#### [BRANO]
* * * *
Della Vedova: il PPE in Europa è favorevole ai diritti LGBT


Viste le ultime dichiarazioni del senatore Carlo Giovanardi sembra sempre più difficile, a meno di un'abile mossa politica messa a punto con una legge come quella che Rotondi e Brunetta avevano messo in cantiere e che, se approvata, seppellirebbe a mio parere ogni richiesta di seria parificazione fra diritti di coppie etero ed quelli delle coppie omosessuali, che la destra italiana riesca ad accogliere le richieste di diritti civili da parte di cittadini gay e lesbiche che evitentemente, visti i risultati delle elezioni degli ultimi due anni, sono però parte di quell'elettorato che l'ha mandata al governo.
* * * *
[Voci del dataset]
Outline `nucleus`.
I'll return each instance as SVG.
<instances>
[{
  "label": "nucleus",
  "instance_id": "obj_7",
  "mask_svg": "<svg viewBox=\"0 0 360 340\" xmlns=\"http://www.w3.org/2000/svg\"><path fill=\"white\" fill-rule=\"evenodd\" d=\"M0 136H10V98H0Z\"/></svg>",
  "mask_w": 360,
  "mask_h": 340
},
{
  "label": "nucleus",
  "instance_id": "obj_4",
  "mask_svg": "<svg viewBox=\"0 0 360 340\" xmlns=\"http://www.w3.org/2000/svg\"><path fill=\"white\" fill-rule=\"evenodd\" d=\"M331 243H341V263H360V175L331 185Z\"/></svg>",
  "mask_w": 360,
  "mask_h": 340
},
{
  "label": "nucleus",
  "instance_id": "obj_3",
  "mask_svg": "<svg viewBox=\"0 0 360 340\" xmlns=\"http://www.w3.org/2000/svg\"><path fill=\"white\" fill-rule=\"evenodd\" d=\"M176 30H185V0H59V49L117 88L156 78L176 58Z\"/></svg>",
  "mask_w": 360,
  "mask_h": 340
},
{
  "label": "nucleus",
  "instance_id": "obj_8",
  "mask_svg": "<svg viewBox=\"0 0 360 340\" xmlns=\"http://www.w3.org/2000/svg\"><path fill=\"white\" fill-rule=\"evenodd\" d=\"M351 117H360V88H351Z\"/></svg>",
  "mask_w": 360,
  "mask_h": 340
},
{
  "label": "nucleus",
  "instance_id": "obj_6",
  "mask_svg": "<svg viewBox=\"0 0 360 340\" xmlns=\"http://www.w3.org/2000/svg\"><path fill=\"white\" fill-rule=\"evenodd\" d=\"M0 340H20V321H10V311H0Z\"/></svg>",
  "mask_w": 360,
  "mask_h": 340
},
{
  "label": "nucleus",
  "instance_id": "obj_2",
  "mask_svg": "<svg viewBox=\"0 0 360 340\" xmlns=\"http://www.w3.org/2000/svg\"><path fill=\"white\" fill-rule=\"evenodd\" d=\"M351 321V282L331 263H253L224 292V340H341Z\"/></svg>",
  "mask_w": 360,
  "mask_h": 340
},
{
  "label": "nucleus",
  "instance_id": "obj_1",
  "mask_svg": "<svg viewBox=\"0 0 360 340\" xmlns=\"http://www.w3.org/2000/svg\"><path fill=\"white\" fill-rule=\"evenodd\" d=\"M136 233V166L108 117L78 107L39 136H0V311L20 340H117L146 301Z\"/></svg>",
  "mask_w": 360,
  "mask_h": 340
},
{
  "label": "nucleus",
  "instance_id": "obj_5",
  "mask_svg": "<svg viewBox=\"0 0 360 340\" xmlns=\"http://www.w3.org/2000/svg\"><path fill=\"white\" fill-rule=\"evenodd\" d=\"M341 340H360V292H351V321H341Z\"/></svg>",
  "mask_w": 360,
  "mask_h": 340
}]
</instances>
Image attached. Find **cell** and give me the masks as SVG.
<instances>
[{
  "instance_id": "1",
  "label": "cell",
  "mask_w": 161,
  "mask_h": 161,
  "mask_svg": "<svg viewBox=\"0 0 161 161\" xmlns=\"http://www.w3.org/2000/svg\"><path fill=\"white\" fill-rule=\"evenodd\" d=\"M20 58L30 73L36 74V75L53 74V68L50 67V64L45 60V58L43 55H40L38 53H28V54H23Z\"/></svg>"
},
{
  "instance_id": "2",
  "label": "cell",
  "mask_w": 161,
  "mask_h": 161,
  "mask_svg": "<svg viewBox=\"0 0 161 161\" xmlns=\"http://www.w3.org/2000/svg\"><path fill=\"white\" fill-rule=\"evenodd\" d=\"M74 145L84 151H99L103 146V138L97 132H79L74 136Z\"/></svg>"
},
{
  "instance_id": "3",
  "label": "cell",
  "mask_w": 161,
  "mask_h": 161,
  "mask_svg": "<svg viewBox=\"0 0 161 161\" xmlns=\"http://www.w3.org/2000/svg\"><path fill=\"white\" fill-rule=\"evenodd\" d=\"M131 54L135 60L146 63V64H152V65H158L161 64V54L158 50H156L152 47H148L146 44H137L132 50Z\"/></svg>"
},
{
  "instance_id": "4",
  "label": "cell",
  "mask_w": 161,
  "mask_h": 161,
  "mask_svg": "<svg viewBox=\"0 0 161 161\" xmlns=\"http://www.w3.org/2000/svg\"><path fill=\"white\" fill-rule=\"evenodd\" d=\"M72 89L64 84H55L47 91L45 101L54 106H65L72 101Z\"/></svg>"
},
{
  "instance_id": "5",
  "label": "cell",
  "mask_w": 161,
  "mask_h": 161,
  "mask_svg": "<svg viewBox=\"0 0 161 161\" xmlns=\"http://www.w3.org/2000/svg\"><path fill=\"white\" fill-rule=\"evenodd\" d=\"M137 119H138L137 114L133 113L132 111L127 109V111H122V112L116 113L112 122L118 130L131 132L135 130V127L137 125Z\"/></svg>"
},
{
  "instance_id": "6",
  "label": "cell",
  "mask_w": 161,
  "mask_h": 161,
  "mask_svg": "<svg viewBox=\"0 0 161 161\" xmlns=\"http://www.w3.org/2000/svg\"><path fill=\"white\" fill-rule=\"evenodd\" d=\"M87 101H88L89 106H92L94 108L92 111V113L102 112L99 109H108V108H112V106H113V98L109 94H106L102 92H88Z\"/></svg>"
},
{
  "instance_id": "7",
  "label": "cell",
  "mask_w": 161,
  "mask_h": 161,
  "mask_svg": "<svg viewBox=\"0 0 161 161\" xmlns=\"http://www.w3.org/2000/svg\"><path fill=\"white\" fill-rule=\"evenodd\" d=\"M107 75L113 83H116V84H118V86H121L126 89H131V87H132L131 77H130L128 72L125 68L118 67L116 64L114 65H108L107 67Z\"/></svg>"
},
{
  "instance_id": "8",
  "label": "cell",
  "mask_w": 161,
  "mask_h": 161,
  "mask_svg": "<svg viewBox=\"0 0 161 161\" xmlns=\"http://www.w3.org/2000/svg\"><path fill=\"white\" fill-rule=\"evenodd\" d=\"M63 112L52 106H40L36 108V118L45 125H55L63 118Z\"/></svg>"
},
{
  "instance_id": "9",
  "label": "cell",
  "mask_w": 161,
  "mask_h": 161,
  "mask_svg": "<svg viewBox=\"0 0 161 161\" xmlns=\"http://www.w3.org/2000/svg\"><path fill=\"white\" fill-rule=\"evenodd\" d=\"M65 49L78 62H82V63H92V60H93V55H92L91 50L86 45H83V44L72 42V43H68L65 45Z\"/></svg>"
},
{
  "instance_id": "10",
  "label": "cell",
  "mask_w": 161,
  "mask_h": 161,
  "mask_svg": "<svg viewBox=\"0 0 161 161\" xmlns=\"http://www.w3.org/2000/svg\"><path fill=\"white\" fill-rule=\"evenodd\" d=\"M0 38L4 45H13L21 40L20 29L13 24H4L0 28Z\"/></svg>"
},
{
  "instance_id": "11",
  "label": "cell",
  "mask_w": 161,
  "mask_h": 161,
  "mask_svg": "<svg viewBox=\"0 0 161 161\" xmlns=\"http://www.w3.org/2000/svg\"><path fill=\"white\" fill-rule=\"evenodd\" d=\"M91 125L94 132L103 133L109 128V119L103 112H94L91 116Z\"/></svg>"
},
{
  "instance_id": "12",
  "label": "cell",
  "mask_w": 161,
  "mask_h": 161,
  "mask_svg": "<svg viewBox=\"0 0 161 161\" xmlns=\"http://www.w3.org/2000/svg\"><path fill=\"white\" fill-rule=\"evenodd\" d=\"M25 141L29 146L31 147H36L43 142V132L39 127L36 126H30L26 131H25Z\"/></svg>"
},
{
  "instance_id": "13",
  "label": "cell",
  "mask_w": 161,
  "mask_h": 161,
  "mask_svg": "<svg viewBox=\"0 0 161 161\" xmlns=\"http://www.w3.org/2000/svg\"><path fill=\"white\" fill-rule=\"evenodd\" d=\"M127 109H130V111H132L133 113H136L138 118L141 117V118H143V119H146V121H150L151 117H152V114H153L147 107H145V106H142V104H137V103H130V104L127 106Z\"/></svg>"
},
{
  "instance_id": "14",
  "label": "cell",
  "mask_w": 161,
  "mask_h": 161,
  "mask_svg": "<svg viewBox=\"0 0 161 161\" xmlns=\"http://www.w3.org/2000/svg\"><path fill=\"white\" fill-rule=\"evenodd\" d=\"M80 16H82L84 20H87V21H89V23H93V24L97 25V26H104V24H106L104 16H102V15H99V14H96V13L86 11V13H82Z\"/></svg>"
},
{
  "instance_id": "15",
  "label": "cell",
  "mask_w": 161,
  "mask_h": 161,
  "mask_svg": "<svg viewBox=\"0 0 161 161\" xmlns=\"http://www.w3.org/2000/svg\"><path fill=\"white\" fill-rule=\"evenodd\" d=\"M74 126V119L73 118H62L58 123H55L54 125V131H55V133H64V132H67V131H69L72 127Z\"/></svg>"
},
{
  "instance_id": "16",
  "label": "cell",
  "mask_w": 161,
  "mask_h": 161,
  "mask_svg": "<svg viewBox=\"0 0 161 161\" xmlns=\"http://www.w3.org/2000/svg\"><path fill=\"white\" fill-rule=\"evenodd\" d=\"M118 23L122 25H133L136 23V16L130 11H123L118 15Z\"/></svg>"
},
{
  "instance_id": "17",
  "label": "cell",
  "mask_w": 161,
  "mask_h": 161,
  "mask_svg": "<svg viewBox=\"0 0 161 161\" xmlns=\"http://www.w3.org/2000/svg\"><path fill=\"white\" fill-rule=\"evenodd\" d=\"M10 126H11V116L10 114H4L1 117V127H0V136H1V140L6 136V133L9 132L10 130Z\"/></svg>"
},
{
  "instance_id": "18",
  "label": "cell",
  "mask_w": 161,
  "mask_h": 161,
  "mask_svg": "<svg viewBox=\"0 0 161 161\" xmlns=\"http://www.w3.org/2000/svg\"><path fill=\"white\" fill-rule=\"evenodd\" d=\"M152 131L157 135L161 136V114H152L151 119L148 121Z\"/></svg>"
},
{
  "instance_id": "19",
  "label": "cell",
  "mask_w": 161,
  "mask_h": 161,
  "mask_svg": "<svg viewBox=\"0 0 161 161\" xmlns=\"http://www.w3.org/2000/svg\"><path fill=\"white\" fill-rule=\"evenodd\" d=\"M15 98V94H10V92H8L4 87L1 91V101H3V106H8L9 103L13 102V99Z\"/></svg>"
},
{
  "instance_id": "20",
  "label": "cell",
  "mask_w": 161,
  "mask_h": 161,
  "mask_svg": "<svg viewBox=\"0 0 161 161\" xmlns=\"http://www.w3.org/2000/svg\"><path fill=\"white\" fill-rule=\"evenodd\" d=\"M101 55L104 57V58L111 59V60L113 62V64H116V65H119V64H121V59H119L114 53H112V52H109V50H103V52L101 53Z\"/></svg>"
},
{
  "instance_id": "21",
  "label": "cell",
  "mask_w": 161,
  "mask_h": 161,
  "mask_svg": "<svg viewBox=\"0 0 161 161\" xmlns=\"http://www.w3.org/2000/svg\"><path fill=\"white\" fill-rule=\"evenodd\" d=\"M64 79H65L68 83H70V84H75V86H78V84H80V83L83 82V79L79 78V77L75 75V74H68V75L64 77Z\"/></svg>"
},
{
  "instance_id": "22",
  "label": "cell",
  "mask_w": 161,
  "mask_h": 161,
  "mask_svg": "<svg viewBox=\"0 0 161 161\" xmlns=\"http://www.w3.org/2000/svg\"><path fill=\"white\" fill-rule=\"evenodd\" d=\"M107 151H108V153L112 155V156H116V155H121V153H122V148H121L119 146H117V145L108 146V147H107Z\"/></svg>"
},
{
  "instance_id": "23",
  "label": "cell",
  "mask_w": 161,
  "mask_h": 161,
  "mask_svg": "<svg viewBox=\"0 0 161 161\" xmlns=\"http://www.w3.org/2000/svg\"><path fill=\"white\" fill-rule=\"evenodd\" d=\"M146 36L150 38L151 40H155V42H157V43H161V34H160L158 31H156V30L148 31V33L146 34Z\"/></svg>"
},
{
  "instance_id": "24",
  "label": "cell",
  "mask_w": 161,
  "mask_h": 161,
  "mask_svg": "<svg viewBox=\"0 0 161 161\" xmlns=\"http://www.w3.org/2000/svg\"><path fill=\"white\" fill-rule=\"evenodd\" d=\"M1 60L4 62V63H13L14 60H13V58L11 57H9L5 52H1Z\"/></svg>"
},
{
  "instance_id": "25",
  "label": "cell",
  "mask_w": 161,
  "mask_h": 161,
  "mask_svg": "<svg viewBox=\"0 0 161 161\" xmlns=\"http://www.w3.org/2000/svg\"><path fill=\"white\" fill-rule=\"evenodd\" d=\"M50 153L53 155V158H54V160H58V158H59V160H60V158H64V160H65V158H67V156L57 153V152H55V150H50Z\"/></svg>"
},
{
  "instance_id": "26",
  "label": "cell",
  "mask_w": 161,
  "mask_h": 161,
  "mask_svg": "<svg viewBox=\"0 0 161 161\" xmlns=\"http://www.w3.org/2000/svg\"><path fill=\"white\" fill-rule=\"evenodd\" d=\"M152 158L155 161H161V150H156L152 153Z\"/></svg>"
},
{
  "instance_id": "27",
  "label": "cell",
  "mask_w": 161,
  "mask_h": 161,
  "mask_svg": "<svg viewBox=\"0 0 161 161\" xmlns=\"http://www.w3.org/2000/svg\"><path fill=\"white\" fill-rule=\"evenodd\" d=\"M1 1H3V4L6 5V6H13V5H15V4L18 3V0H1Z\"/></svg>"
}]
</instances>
* * * *
#### [CONSEGNA 1]
Elenca tutte le persone nominate nel testo sui diritti LGBT, titolo compreso.
#### [CONSEGNA 2]
Modifica il tratto del testo sui diritti LGBT che va da «Viste le ultime» a «mandata al governo.», sostituendo «omosessuali» con «dello stesso sesso».
#### [CONSEGNA 3]
Riscrivi in forma più breve il paragrafo del testo sui diritti LGBT che inizia con «Viste le ultime dichiarazioni», mantenendone i fatti principali.

#### [RISPOSTA 1]
Della Vedova, Carlo Giovanardi, Rotondi, Brunetta

#### [RISPOSTA 2]
Viste le ultime dichiarazioni del senatore Carlo Giovanardi sembra sempre più difficile, a meno di un'abile mossa politica messa a punto con una legge come quella che Rotondi e Brunetta avevano messo in cantiere e che, se approvata, seppellirebbe a mio parere ogni richiesta di seria parificazione fra diritti di coppie etero ed quelli delle coppie dello stesso sesso, che la destra italiana riesca ad accogliere le richieste di diritti civili da parte di cittadini gay e lesbiche che evitentemente, visti i risultati delle elezioni degli ultimi due anni, sono però parte di quell'elettorato che l'ha mandata al governo.

#### [RISPOSTA 3]
Dopo le ultime dichiarazioni del senatore Carlo Giovanardi, appare sempre più difficile che la destra italiana accolga le richieste di diritti civili di gay e lesbiche. I risultati elettorali degli ultimi due anni mostrano che gay e lesbiche fanno parte dell'elettorato che l'ha portata al governo. Resta possibile un'abile mossa politica, come la legge preparata da Rotondi e Brunetta. A parere di chi scrive, però, questa legge, se approvata, seppellirebbe ogni richiesta di seria parificazione tra i diritti delle coppie etero e quelli delle coppie omosessuali.